Does anyone have any tips for how I proceed with Rito? I can't seen to get past this barrier. How would I tame Taco when he's better, and is there a better/less stressful way to transport him to the vets? 
Thanks

Nijjamonkyy


----------



## iHeartPieds (Jan 9, 2017)

When you go to catch him, put a pillow case over your hand like a glove. This means he will be scared of the pillow case, not your hand and will not associate your hand with being caught.


----------



## RavensGryf (May 8, 2015)

As for taming (not for catching for the vets), you’ll need to go at each budgie’s own pace, and not try to rush things. This can mean weeks of consistency, or even months depending on the bird. Keep up the good work, and slowly coax with millet or a favorite treat to come out farther and explore different areas, always keeping ‘bird safe’ surroundings in mind. Also, having him see you in the room, relaxed and acting calm and “normal” as you do things, or just sit and read, etc. will give him opportunity to observe and get him used to you. 

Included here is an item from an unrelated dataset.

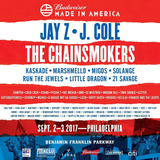 The_Chainsmokers_-_Live_at_Made_in_America_Music_Festival_Philadelphia_03-09-2017-Razorator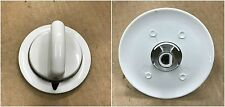 8 x (Metal Piece) White Knob for General Electric Hotpoint GE Dryer # WE1M654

Some budgies, depending on their individual personality, will only seem to tolerate human interaction to a certain point, then they will put up boundaries that you’ll need to respect. Other budgies are good candidates for a close bond with a human. You’ll come to know how they are after enough time has gone by. 

To take to the vet, unfortunately you will have to catch him against his will. Darkening the room can help. Relax your body language and don’t be in a hurry. Using a cloth in your hand can provide a larger surface area and make it easier to get him. It also may help him not associate your hands with a bad experience. Best wishes!


----------